GIVEN TASK – Print the line containing "As viewed from" and each line after it through the end, please, with nothing added.

TASK MATERIAL –
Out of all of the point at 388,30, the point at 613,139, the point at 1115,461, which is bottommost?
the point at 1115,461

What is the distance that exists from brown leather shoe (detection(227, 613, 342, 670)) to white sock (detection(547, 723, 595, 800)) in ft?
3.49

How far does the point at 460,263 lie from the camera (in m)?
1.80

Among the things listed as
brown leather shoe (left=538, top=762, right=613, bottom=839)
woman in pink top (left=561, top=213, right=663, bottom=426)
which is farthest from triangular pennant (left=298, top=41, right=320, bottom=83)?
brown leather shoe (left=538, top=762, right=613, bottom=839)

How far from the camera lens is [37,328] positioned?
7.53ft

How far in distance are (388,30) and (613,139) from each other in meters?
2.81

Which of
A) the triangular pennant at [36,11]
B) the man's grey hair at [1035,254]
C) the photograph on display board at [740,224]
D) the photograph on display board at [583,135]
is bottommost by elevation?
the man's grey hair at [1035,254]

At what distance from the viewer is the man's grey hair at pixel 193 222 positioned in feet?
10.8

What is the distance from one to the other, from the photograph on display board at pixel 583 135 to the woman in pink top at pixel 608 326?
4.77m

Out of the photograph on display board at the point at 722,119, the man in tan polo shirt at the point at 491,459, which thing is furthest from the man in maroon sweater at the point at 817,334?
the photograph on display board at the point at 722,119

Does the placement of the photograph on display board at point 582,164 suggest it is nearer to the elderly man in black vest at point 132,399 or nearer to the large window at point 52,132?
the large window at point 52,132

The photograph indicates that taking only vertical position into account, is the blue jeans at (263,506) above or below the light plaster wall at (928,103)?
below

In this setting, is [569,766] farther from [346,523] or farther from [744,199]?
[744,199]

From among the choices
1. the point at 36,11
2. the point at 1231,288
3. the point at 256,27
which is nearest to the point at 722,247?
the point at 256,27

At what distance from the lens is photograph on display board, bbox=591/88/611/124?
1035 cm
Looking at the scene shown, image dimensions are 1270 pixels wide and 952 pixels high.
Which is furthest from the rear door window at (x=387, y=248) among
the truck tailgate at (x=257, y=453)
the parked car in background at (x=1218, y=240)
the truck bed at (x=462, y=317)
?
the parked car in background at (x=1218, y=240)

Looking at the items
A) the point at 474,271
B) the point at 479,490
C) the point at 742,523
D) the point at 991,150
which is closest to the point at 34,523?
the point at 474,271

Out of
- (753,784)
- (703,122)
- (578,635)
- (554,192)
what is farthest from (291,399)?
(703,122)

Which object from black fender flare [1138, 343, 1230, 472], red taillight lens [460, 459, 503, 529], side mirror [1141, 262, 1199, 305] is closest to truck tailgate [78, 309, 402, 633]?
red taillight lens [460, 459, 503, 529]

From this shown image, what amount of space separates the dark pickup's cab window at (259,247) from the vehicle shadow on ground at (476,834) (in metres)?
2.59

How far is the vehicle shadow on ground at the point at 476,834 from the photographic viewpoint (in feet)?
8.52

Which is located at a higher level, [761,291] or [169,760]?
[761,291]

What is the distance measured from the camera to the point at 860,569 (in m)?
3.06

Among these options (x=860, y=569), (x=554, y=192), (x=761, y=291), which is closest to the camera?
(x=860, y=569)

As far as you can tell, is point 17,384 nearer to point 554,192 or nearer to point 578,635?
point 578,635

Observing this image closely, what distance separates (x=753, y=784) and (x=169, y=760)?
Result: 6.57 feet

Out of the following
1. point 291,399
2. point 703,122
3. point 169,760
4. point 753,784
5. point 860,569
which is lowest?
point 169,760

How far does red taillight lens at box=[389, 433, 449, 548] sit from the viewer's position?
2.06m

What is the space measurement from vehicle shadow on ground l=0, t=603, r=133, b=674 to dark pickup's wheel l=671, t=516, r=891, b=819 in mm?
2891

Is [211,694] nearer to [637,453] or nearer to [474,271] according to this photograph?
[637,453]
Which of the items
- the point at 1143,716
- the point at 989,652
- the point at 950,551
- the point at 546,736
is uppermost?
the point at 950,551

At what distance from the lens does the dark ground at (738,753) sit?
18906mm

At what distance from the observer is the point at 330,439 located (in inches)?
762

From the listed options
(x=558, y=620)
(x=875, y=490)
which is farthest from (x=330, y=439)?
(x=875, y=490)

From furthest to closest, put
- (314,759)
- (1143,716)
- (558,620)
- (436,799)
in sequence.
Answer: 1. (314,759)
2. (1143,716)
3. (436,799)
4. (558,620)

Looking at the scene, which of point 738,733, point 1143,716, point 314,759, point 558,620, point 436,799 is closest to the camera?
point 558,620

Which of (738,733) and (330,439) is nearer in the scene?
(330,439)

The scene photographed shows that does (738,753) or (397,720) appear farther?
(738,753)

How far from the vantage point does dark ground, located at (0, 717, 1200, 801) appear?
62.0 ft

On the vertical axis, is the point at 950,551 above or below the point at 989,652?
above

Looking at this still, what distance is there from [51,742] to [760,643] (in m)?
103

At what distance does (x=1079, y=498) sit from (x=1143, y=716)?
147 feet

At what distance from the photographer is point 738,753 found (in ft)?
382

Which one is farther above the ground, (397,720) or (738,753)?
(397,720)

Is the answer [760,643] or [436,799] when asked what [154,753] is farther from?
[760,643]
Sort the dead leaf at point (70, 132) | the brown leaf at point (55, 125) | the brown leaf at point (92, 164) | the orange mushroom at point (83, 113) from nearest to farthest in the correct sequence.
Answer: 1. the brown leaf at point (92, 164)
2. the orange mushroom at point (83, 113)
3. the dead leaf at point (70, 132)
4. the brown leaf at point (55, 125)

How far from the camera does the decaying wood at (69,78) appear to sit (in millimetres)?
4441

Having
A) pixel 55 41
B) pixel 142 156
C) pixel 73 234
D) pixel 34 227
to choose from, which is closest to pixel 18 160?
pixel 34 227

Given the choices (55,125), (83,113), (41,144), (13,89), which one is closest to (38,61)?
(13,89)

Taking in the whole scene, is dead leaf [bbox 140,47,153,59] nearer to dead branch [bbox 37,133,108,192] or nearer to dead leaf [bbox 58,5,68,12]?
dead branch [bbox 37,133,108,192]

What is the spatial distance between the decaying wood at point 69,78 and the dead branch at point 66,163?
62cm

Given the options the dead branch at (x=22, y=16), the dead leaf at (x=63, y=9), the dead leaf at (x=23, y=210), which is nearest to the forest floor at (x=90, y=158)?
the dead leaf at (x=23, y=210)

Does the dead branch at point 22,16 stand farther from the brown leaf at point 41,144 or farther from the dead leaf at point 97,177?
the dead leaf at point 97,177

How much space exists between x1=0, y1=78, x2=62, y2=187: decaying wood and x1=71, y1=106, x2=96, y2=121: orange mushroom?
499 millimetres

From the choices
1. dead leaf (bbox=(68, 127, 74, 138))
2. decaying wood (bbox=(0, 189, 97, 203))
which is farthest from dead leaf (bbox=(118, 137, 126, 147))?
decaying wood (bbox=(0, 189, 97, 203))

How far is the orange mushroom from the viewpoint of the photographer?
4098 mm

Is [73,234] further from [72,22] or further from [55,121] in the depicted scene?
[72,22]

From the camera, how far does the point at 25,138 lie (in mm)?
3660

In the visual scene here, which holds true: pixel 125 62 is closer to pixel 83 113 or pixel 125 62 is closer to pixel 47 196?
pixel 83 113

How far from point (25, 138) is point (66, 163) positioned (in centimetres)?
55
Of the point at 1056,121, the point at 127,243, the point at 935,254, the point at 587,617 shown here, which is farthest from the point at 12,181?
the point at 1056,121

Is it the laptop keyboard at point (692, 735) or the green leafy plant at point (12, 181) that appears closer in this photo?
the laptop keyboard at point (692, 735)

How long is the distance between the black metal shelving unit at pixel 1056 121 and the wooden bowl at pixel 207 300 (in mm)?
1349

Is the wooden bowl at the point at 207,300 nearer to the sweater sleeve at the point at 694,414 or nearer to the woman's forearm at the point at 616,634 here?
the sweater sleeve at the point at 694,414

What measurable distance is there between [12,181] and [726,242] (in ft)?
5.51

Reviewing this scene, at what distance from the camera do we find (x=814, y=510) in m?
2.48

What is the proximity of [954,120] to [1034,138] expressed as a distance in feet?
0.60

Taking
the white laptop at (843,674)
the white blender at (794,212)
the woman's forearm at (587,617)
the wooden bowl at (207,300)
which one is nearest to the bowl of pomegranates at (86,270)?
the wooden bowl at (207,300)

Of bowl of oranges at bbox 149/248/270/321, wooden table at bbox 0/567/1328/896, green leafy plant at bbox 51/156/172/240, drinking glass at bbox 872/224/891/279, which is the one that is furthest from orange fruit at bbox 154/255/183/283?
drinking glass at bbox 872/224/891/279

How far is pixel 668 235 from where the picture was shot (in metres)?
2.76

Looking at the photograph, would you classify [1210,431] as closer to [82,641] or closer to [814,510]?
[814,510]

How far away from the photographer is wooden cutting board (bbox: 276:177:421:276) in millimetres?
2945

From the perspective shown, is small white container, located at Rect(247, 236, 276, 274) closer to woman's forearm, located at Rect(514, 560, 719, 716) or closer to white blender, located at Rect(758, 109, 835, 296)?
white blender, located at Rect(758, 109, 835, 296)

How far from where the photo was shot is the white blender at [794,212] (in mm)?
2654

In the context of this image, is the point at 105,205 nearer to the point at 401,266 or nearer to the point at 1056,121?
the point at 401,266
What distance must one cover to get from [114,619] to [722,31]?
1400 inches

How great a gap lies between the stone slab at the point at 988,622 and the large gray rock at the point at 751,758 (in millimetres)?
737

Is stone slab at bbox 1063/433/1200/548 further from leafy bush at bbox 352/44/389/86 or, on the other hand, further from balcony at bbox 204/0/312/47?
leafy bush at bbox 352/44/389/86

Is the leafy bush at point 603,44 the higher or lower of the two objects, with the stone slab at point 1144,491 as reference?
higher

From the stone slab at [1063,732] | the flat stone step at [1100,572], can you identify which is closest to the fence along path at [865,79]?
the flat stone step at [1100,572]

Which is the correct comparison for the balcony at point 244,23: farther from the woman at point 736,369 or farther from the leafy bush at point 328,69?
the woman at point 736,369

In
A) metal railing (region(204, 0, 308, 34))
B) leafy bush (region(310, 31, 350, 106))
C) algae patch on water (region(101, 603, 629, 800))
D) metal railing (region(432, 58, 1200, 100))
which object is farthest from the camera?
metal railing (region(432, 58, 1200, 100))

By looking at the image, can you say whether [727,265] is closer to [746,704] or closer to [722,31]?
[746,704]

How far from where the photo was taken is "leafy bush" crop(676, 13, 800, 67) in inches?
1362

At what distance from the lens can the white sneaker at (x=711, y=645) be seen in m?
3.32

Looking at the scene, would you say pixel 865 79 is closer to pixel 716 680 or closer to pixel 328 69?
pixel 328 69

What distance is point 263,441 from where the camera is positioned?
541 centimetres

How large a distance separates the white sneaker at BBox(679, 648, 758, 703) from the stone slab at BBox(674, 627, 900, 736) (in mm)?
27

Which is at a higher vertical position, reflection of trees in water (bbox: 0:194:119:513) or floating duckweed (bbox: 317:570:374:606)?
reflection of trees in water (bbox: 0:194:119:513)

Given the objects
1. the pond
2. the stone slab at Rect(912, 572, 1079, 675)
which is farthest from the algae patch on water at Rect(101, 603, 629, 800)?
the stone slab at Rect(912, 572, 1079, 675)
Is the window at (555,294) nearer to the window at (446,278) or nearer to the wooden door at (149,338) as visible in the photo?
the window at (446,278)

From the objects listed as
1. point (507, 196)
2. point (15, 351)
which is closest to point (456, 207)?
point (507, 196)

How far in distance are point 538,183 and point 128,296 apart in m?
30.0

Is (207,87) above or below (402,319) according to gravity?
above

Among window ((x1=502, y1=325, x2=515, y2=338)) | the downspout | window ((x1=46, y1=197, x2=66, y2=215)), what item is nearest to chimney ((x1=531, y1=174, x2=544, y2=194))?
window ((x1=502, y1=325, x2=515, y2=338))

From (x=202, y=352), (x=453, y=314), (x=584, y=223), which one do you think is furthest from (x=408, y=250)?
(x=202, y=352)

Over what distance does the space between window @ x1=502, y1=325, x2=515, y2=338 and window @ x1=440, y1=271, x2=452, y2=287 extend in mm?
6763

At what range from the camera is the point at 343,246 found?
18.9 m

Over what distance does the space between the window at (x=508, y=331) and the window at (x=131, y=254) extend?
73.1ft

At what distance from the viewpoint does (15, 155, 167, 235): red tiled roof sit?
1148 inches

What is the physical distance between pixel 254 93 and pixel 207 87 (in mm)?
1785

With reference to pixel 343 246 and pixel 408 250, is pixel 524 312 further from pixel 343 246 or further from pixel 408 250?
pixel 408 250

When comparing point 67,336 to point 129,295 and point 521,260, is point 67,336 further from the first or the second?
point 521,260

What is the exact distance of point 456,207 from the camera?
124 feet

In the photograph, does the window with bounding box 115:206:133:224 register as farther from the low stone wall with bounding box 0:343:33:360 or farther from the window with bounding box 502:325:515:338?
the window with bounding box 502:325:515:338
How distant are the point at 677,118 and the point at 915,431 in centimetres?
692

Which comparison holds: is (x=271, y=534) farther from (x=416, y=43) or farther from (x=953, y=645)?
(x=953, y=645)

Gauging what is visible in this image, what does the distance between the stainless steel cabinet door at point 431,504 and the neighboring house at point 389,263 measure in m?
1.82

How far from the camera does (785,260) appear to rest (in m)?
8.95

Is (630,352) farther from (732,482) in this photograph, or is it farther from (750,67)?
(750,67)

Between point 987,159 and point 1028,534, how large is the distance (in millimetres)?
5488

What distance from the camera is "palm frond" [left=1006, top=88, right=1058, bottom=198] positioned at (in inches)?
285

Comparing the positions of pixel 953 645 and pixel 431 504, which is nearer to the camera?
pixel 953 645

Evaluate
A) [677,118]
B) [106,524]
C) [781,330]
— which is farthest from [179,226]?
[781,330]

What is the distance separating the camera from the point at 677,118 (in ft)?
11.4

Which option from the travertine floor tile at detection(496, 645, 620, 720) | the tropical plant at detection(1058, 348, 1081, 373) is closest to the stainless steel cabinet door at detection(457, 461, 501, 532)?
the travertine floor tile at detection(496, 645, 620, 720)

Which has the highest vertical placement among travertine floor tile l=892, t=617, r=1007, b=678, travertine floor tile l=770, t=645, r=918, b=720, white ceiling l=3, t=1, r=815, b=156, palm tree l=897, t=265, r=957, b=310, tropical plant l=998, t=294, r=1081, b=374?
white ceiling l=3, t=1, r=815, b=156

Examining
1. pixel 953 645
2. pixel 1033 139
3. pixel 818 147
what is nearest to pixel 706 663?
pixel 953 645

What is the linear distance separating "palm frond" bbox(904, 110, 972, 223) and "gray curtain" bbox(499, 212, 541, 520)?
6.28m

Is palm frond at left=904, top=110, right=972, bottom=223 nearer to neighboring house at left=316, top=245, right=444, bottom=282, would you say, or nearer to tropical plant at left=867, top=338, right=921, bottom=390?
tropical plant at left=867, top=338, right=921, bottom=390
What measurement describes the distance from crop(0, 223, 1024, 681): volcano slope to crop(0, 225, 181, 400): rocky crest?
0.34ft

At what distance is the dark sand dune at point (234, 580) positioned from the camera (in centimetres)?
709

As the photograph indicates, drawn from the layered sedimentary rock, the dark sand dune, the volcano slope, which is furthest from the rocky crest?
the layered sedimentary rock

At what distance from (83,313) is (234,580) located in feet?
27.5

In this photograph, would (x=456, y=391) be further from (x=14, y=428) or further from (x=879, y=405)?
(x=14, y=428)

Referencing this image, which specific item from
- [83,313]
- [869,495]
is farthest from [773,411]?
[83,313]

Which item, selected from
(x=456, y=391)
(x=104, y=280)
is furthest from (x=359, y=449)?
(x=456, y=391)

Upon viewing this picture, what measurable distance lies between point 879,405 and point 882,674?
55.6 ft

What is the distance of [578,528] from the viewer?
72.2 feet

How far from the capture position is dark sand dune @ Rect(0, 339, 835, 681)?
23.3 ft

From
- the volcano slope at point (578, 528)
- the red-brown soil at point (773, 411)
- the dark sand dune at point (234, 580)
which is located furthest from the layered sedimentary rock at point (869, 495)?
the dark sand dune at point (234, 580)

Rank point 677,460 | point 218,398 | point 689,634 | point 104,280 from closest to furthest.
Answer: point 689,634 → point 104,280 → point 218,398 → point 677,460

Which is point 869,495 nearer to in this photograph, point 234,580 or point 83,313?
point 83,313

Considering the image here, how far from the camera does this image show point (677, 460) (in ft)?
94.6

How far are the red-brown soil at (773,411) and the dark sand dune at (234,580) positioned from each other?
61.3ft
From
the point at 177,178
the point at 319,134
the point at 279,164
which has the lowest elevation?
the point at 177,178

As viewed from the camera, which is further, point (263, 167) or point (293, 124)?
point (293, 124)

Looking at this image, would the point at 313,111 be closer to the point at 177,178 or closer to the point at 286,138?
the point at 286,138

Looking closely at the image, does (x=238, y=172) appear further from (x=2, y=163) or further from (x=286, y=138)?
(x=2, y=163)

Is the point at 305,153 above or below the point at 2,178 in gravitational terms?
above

THE COMPLETED TASK –
As viewed from the camera, which is further, point (263, 167) or point (293, 124)?
point (293, 124)

Looking at this image, would the point at 313,111 be closer to the point at 177,178 or closer to the point at 286,138?
the point at 286,138

Looking closely at the image, does (x=238, y=172) appear further from (x=2, y=163) or further from (x=286, y=138)?
(x=2, y=163)

Is the point at 305,153 above or below the point at 2,178 in gravitational terms?
above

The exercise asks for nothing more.